In our synthesis of available data regarding bleeding risk, we did not observe a significant increase or decrease in the odds for bleeding events in patients receiving FXI/XIa inhibitors compared to those with placebo. Regarding clinically relevant bleeding, the 95% CI ranged from a 53% reduction to a 35% increase associated with the use of FXI/XIa inhibitors. This is particularly interesting given that almost all patients received HD system anticoagulation and about half of all patients received low dose aspirin. Further, the results were reassuringly consistent across various bleeding outcomes and sensitivity analyses. Consequently, the currently available evidence on the use of FXI/XIa inhibitors does not indicate a significantly increased bleeding risk in the high-risk group of patients with ESKD on HD, including major bleeding events. Given that the identified studies were not powered to assess efficacy, the results for thromboembolic events must be interpreted with caution. Further, only 2 of the fully published studies and the EMERALD study systematically reported thromboembolic events.46, 47, 48 Both thromboembolic events and all-cause mortality were numerically lower in patients receiving FXI/XIa inhibitors; however, this reduction did not reach statistical significance. Future phase 3 studies are therefore imperative to evaluate the efficacy of FXI/XIa inhibitors in patients with ESKD on HD. Importantly, the number of thromboembolic events was low in both treatment arms compared to previous cohort studies.¹⁶^,⁵¹^,⁵⁴ This suggests the inclusion of a relatively healthy population of patients, possibly limiting the generalizability to the general cohort of patients with ESKD on HD. Another possible explanation might be the limited follow-up time. Because most patients from the identified studies additionally received HD system anticoagulation, the question of how FXI/XIa inhibitors perform in heparin-free dialysis remains unanswered; however, the safety profile of FXI/XIa inhibitors is promising. We identified 1 ongoing phase 2 trial investigating the FXI/XIa inhibitor MK-2060 compared to placebo, which is planned to be completed in the fourth quarter of 2024. The results of this trial will permit reanalysis of bleeding events, thromboembolic events, and mortality, and might lead to more precise and informative estimates of effect.

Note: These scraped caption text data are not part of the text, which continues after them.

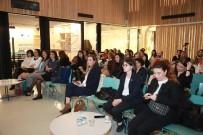 ATAŞEHİR BELEDİYESİ - Ataşehir'de Kadınlardan Kadınlara Girişimcilik Desteği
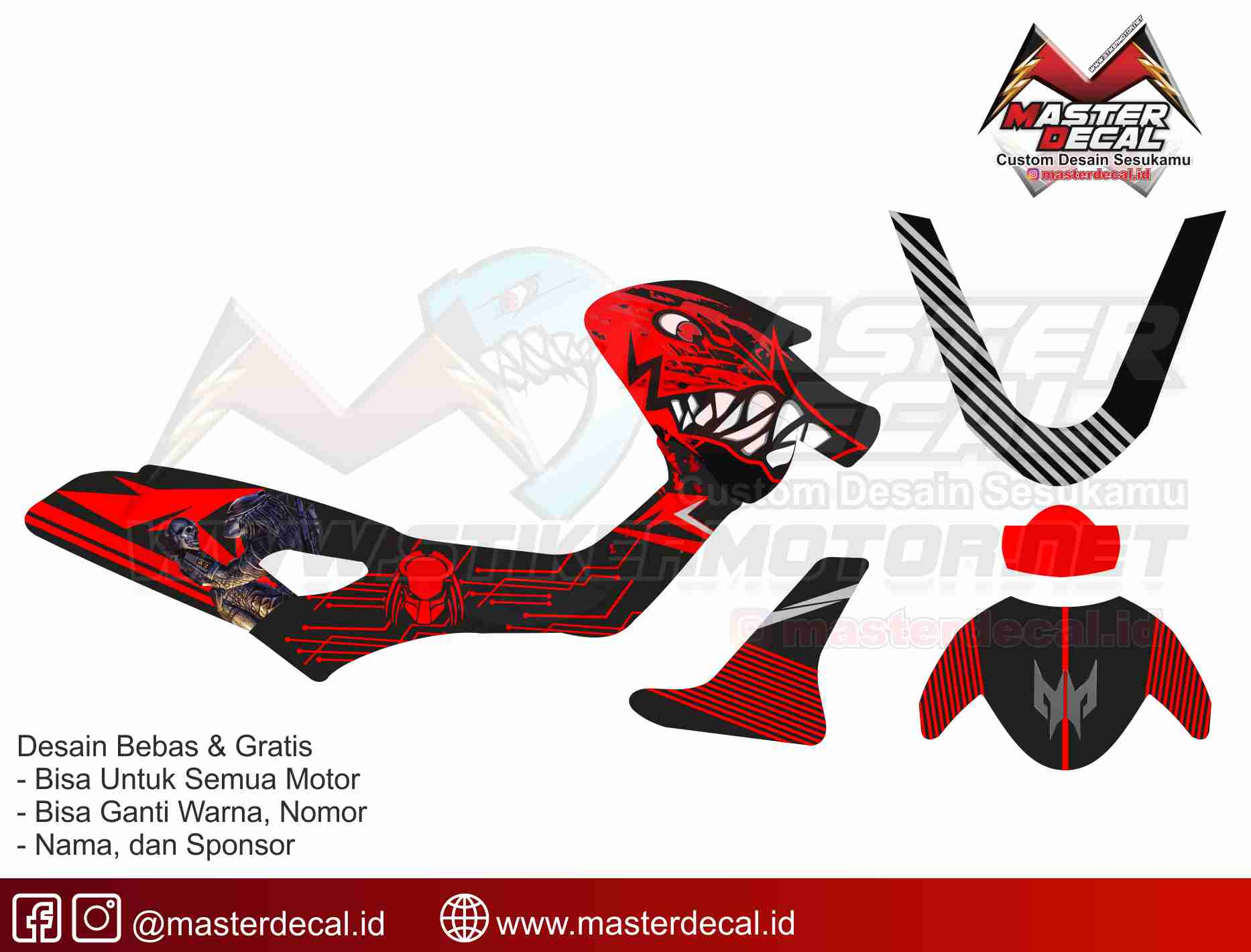 All new beat esp archives stikermotor net customize without limit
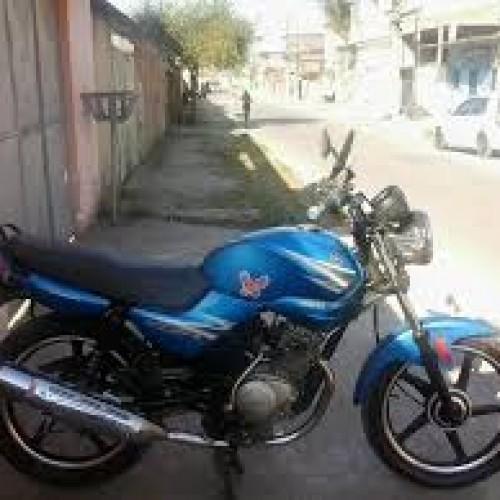 PICOS | PM apreende motocicleta com chassi adulterado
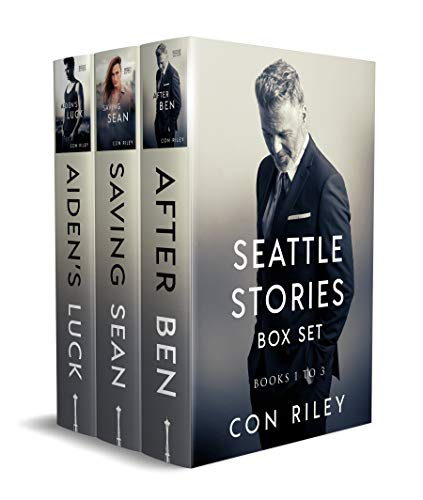 The Seattle Stories Box Set: Contemporary Gay Romance Novels Con Riley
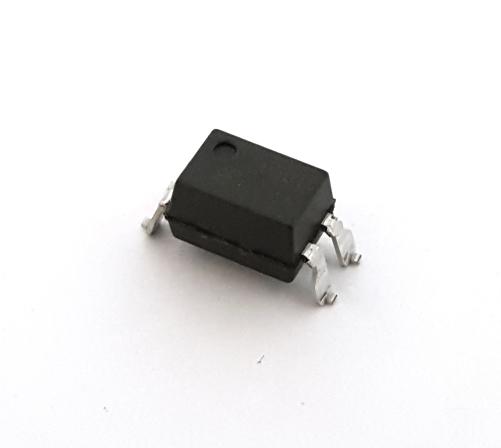 H11AA814ASD Phototransistor Optocoupler IC Fairchild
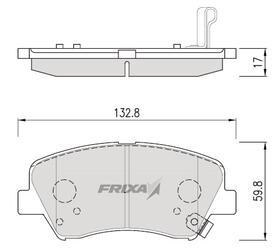 Тормозные колодки Hankook Frixa FPH26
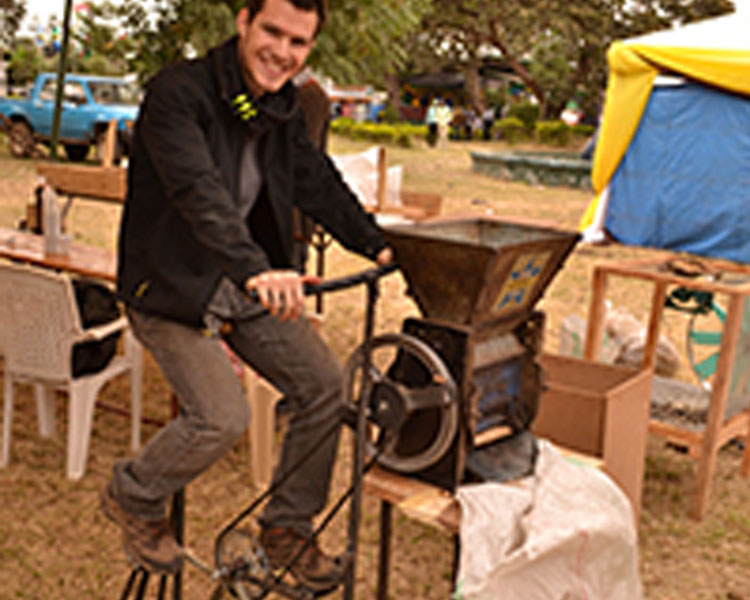 Bicycle-powered coffee sheller developed at the 2014 International Development Design Summit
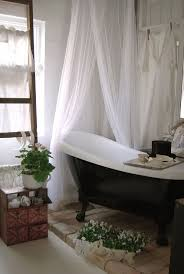 Wide Range Of Modern Bathtubs On Sale Leading Up To Thanksgiving May 2015 Jenna Sue Design Blog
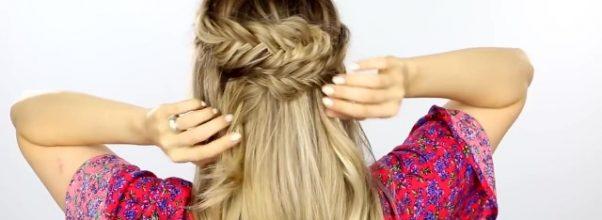 3 Easy Back To School Hairstyles - Hair Tutorial 14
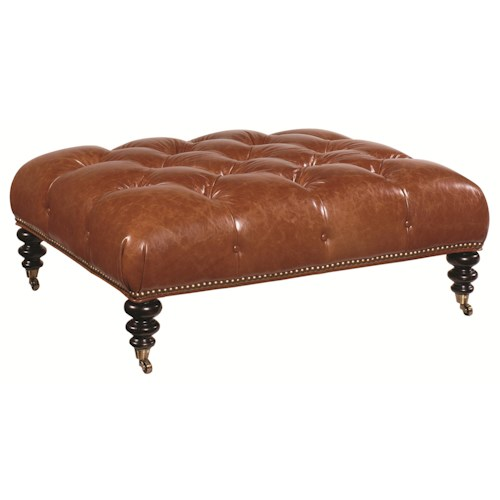 Tommy Bahama Home Kingstown Victoria Traditional Styled Cocktail Ottoman with Tufted Seat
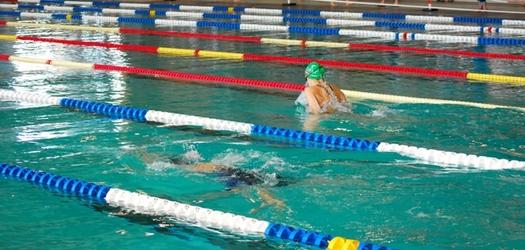 Modification des horaires d'ouverture des piscines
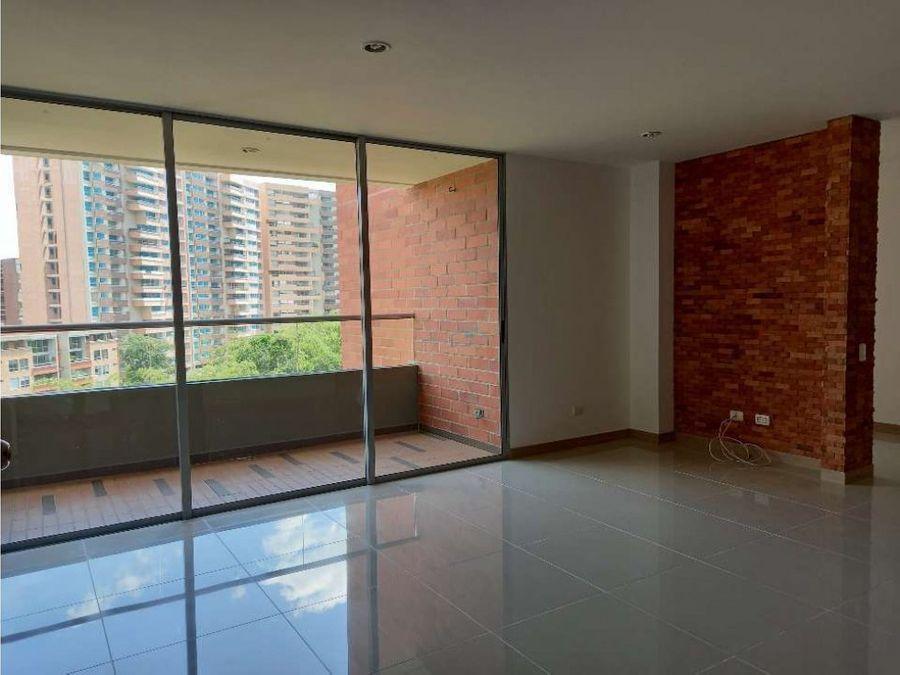 apartamento en venta envigado sector transversal intermedia
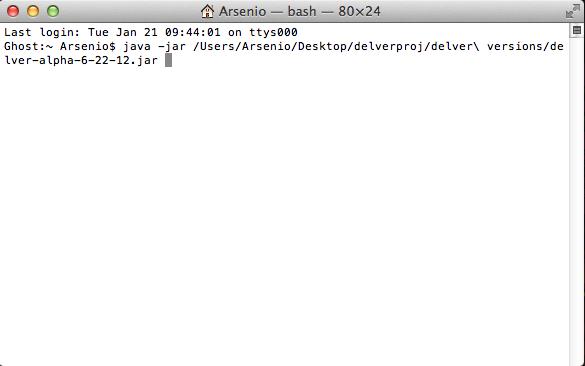 File:Screen Shot 2014-01-21 at 9.45.52 AM.png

In comparing the studies included, several key observations emerged. First, the duration of observation in the study by Lorentz et al.⁴⁴ was limited to only 21 days, restricting the ability to capture relevant events. In comparison, the other 4 studies, particularly the CONVERT and RE-THINC studies, had considerably longer observation periods, ranging up to 22 months with median durations of study drug administration of about 9 and 7 months, respectively.⁴⁶^,⁴⁷ Furthermore, in the study by Lorentz et al.,⁴⁴ patients on antiplatelet therapy were excluded and heparin-free dialysis sessions were performed. In the risk of bias assessment, this study was deemed to be at high risk of bias. Therefore, a sensitivity analysis excluding this study was performed, but yielded results consistent with the main analysis. The FXI/XIa inhibitor classes investigated in the identified studies were antibodies and antisense oligonucleotides. This stems from the fact that these drug classes are not cleared via the kidneys and are therefore promising candidates for patients with ESKD on HD.⁵⁵ In addition, the route of administration, that is, injection, of these drug classes might be suitable for patients with ESKD on HD who are attending HD sessions multiple times per week. When considering the mechanism of the investigational drugs included in this systematic review, the mode of action of gruticibart stands out because it binds to factor XI and blocks its activation by factor XIIa, but not by thrombin.⁴⁴^,⁵⁶^,⁵⁷ Lastly, it is notable that the EMERALD study has already been completed in 2019, yet we are still awaiting the published report apart from the results which were made available on ClinicalTrials.gov.⁴⁸ Given that the information for the EMERALD study was quite limited, we did not include the results in our main analysis. However, we performed a sensitivity analysis including the results from the EMERALD study, which showed results similar to the main analysis.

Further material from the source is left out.